NVIDIA GPU Containers

NVIDIA provides access to GPU accelerated software through their NGC container registry.

NGC offers a comprehensive catalog of GPU-accelerated software for deep learning, machine learning, and HPC. NGC containers deliver powerful and easy-to-deploy software proven to deliver the fastest results. By taking care of the plumbing, NGC enables users to focus on building lean models, producing optimal solutions and gathering faster insights.

Many of these containers are able to run under Apptainer, which is supported on the NeSI platform. NVIDIA also specifies the GPU requirements for each container, i.e. whether it will run on our Pascal (sm60) GPUs.

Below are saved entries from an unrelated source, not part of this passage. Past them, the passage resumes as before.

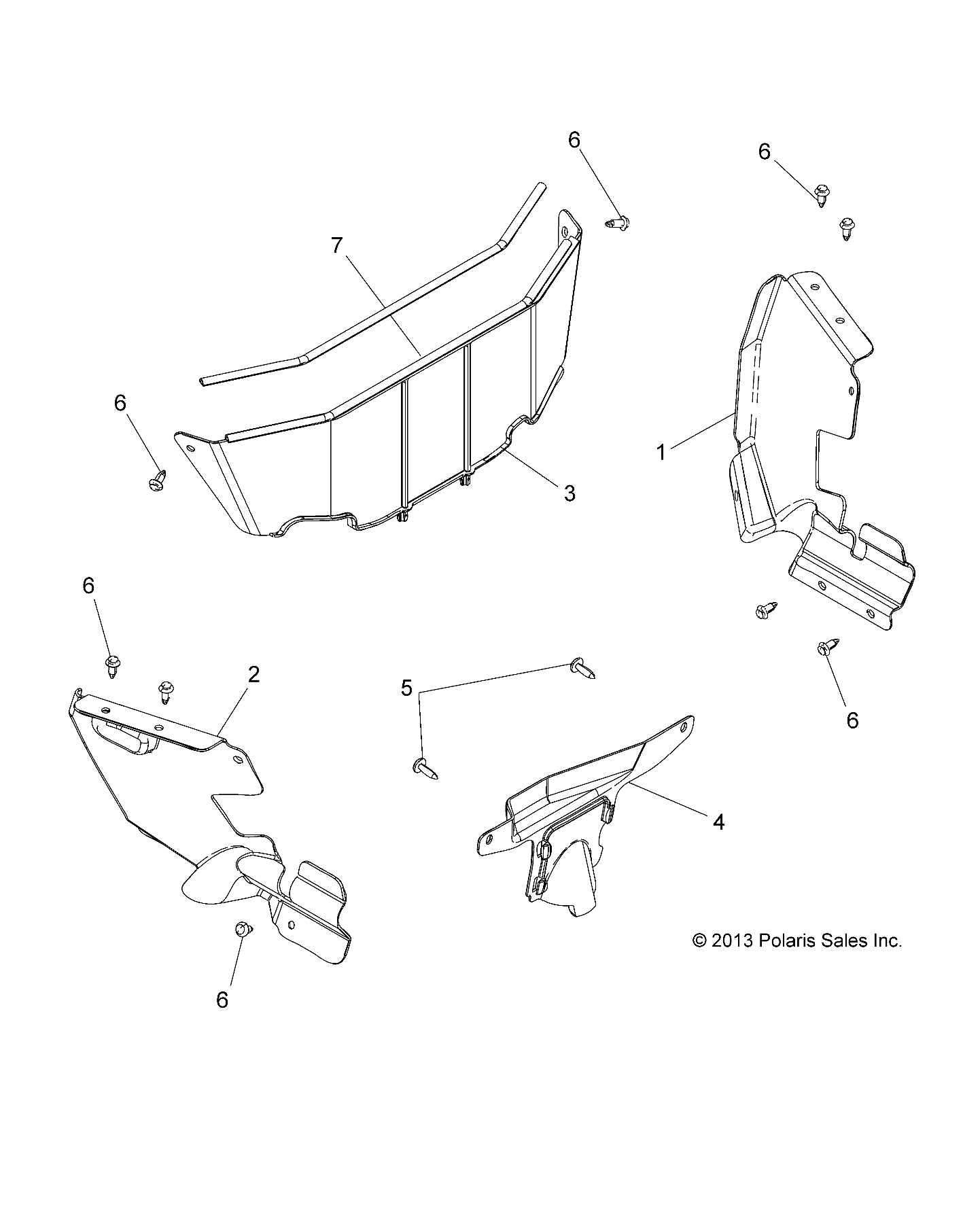 6

6

7

6

1

3

6

2

5

6

4

© 2013 Polaris Sales Inc.

6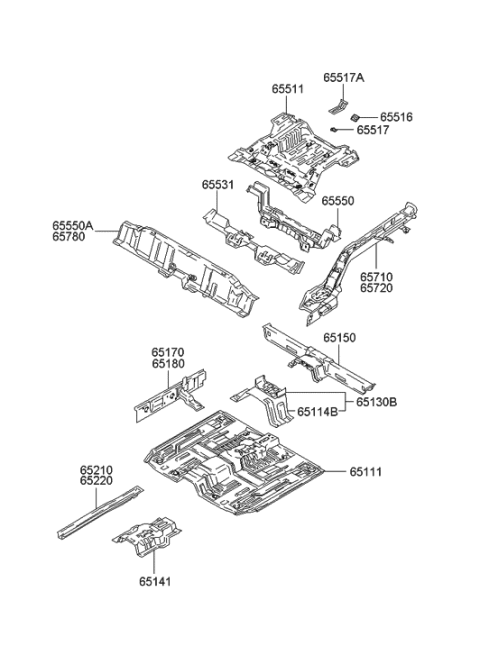 65517A
65511
65516
65517
65531
65550
65550A
65780
65710
65720
65150
65170
65180
65130B
65114B
65111
65210
65220
65141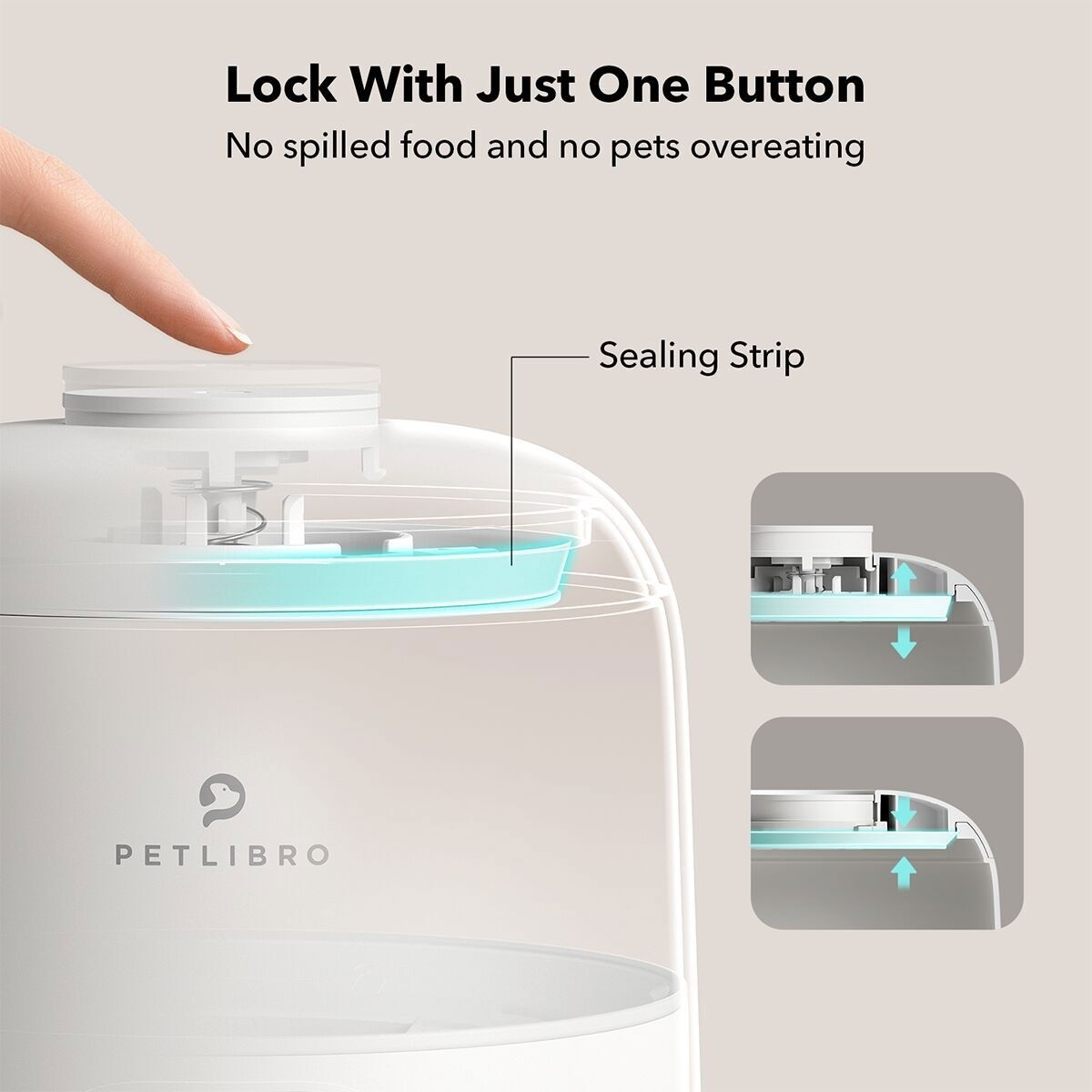 Lock With Just One Button

No spilled food and no pets overeating

Sealing Strip

PETLIBRO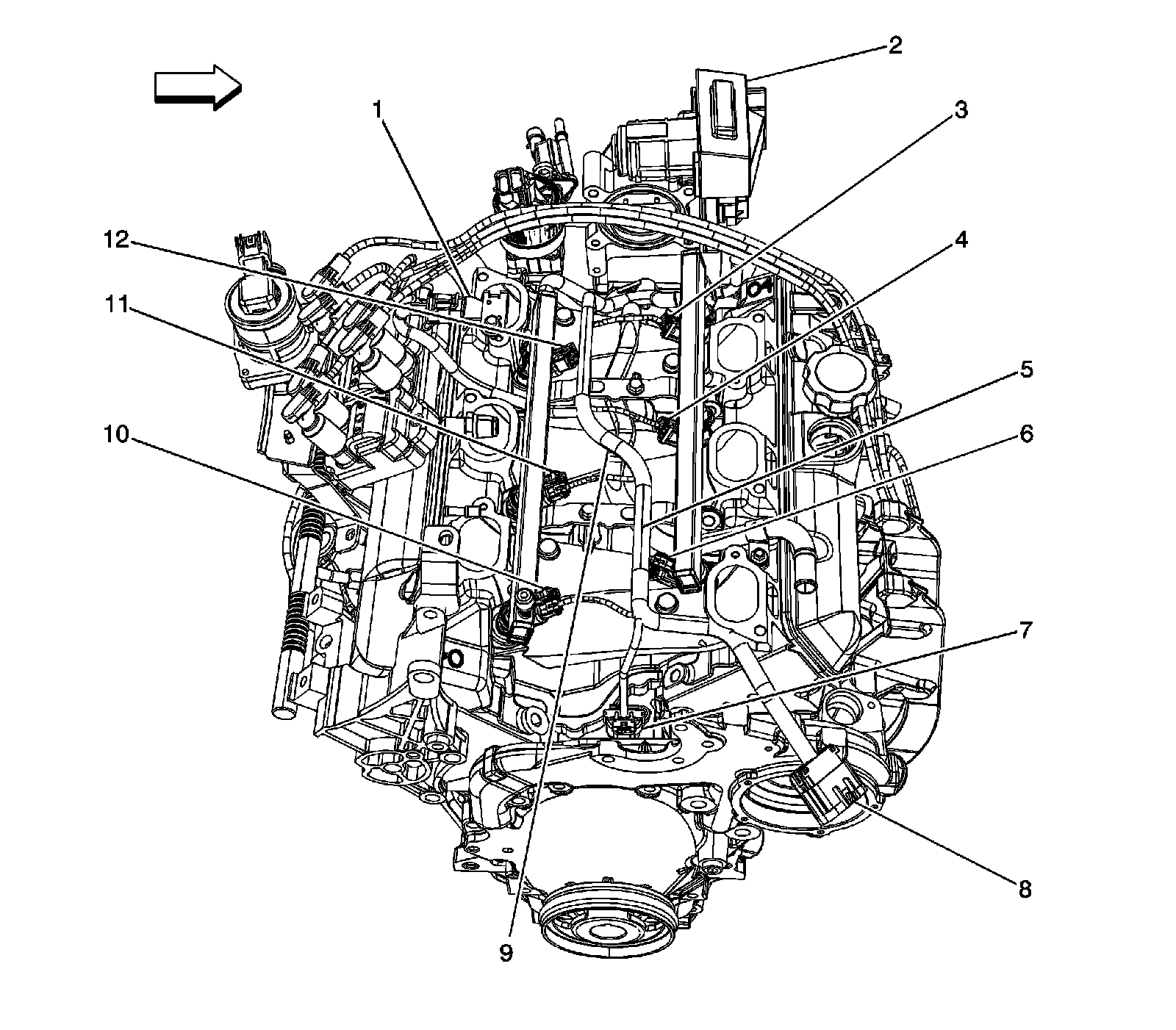 2
1
3
12
4
11
5
10
6
7
8
9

There are instructions for converting their Docker images to Apptainer images on the NVIDIA site but some small changes are required to these instructions on NeSI. As an example, here we show the steps required for running the NAMD image on NeSI, based on the NVIDIA instructions here.

  1. Download the APOA1 benchmark data:

    wget -O - https://gitlab.com/NVHPC/ngc-examples/raw/master/namd/3.0/get_apoa1.sh | bash
    cd apoa1
    
  2. Load the Apptainer module:

    module load Apptainer
    
  3. Build the Apptainer image. This step differs from the NVIDIA instructions because instead of using "build" we "pull" the image directly, which does not require root access:

    Note

    Please do refer Build Environment Variables prior to running the following pull command.

    apptainer pull namd-3.0-alpha9-singlenode.sif docker://nvcr.io/hpc/namd:3.0-alpha9-singlenode
    
  4. Copy the following into a Slurm script named run.sl:

    #!/bin/bash -e
    #SBATCH --job-name=namdgpu
    #SBATCH --time=00:10:00
    #SBATCH --ntasks=1
    #SBATCH --cpus-per-task=8
    #SBATCH --gpus-per-node P100:1
    #SBATCH --mem=1G
    
    module purge
    module load Apptainer
    
    # name of the NAMD input file, tag, etc
    NAMD_INPUT="apoa1_nve_cuda.namd"
    NAMD_SIF="namd-3.0-alpha9-singlenode.sif"
    NAMD_EXE=namd3
    
    # apptainer command with required arguments
    APPTAINER="apptainer exec --nv -B $(pwd):/host_pwd --pwd /host_pwd ${NAMD_SIF}"
    
    # run NAMD
    ${APPTAINER} ${NAMD_EXE} +ppn ${SLURM_CPUS_PER_TASK} +idlepoll ${NAMD_INPUT}
    
  5. Submit the job:

    sbatch run.sl
    
  6. View the standard output from the simulation in the Slurm .out file.

We expect similar steps to work for other NGC containers.